Mr. Drevna. I'm looking at the Jones Act in commerce, and
we're talking about national security. Here we're talking about
shipping product to foreign nations so they can be nationally
secure.
We, you know, I'm not going to disagree with the view of
the military on what they believe they need, but there's a
major difference between the military and commerce. And in
commerce, as the Chair person said earlier, we want to make
sure and the Ranking Member. We want to make sure that what we
do here, what you do here in the Senate and anywhere else,
doesn't negatively impact the consumer. I don't think it has to
be an all or nothing.
You mentioned the fact that or you mentioned that we have
strict shipping standards. Well, the U.S. Coast Guard is not
about to let any ship come in from a foreign port that doesn't
meet our standards or leave our country shipping out oil but
going to a foreign port that doesn't meet our standards.
So again, let's look at the barriers to free trade. What we
need to do for energy and national security. And it's not ever,
Senator, an either or an or. I think there's enough of a, you
know, there's wiggle room in between the two and you can make
policies that keep the policy, that keep the country safe, to
keep the country strong and yet, doesn't penalize the consumer
or put refineries, some refineries out of business.
Senator Hirono. Well, I understand the argument that you're
making, but I represent a state that is 90 percent dependent on
shipping and the Jones Act does provide us with that reliable
service, not to mention that it is the Jones Act that makes
sure that in times of national need that there are ships that
are available to that, to meet that contingency. So I don't
think it's that easy to separate out the commerce side and
Jones Act.
You do mention you believe the Jones Act does result in
higher, probably result, in higher costs, and I would like to
see some of the factual evidence of that because I do have
familiarity with the arguments that the Jones Act makes
consumer prices higher, and that has generally been not
supported by evidence.
Do any of the rest of you want to weigh in at all? I know
that Mr. Drevna has concerns about the Jones Act, and I'm
wondering whether the rest of you also see a connection between
exporting crude oil and the Jones Act?
Mr.
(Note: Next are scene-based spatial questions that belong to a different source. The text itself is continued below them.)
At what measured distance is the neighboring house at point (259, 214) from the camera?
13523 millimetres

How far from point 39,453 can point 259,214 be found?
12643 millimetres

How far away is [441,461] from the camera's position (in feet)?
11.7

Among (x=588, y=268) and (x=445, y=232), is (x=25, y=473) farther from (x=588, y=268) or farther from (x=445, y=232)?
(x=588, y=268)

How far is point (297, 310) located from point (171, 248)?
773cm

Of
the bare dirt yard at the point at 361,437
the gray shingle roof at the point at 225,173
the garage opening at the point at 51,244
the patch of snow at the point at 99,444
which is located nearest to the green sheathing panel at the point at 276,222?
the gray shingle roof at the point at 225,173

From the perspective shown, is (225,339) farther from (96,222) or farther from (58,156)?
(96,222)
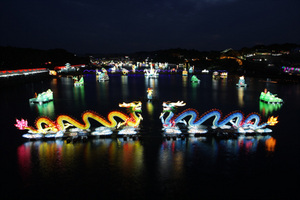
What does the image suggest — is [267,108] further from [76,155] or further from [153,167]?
[76,155]

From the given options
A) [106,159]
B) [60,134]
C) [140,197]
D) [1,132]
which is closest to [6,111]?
[1,132]

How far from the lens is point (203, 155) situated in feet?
68.9

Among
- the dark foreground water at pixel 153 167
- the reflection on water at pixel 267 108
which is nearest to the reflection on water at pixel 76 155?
the dark foreground water at pixel 153 167

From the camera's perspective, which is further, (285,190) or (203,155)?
(203,155)

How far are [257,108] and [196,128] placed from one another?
60.1ft

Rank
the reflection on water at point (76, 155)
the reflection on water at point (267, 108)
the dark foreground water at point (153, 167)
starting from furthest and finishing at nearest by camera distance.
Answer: the reflection on water at point (267, 108)
the reflection on water at point (76, 155)
the dark foreground water at point (153, 167)

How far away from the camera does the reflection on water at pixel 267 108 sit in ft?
117

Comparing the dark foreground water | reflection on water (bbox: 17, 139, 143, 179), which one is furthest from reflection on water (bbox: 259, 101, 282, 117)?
reflection on water (bbox: 17, 139, 143, 179)

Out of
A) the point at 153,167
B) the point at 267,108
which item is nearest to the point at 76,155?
the point at 153,167

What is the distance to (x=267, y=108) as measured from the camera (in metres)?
38.6

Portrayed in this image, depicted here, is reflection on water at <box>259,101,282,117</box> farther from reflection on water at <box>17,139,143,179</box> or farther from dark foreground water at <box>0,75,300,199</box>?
reflection on water at <box>17,139,143,179</box>

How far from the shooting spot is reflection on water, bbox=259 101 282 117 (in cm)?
3553

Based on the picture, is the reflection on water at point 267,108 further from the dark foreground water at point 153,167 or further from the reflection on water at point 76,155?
the reflection on water at point 76,155

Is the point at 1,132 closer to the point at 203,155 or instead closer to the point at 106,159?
the point at 106,159
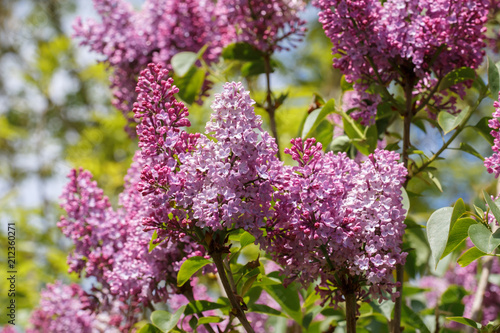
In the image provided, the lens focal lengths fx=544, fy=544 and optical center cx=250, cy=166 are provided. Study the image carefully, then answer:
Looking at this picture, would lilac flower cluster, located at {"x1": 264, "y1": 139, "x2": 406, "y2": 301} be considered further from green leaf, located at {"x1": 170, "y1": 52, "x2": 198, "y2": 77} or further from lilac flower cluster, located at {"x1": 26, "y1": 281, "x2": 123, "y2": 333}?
lilac flower cluster, located at {"x1": 26, "y1": 281, "x2": 123, "y2": 333}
Warmann. I can tell you, Senator, from direct
experience. When we receive a foreign cargo we have to have
Homeland Security. It's a point of import. We have to allow the
foreign workers to offload.
The other thing is if it's from Africa I now have to put in
medical protocols to prevent things like Ebola and other things
from importing into the ports.
So there's a lot of effort that we have to go through in
handling foreign ships verses American ships, and it comes back
to American jobs. And I can personally tell you, having been in
Philadelphia, the Philadelphia port was a ghost town until this
renaissance. And now they have backlogs in supplies and jobs
and demand for steel and everything else that--for years. They
have five, six years of backlog as well as San Diego. You see
ports in Mississippi and Alabama increasing their capacity as
well as their backlogs. This is all American jobs all driven
from this renaissance.
And another transportation issue that needs to collectively
be looked at from a holistic standpoint when we look at energy
policy. I totally agree with you. I think that the Jones Act
provides us a lot of security benefits.
I would hate to think of an Iranian ship that has LNG
that's sitting in the middle of St. Louis' port, the port
harbor there. The things that could be done with that are
astronomical. To me, that should cause a great amount of
national security issues. So that's just some of the things
that you can imagine.
Senator Hirono. Thank you, Madam Chair.
The Chairman. Thank you. Senator Hoeven.
Senator Hoeven. Mr. Lance, would you like to respond to
that last question?
Mr. Lance. I would, just quickly. We're a large Jones Act
shipper, so our Alaskan trade, our polar tanker trade, is a
Jones Act shippers that goes to the West Coast and do supply
your state in Hawaii with crude from Alaska. So we found that
to be a very effective tool to continue to do that.
And some of Senator Cantwell's earlier concerns, when
President Clinton lifted the export ban from Alaska, we were
able to ship and the GAO has looked at that repeatedly and
there has been no impact to West Coast gas prices, California,
Washington and Oregon as we were shipping crude to other places
outside of the United States. Another proof point relative to
exporting does not increase gasoline prices for the consumer.
We have a living example of that that's been occurring since
the 80s in the Alaskan trade.
Senator Hoeven. Thank you, Mr. Lance.
Mr. Drevna, would you agree it's better that we produce
more energy in this country rather than less? It's three
questions for you. Would you agree that it's better to produce
more energy here at home rather than less? Would you agree that
we have an imbalance between the amount of light and heavy
crude that we produce and the amount of light and heavy our
refineries can actually refine, refining capacity? And if you
agree with both of those, which I think you probably will, but
you can certainly say what you think. What can we do to match
up our refining capacity? How can we help refiners better match
the mix of light and heavy we produce here at home?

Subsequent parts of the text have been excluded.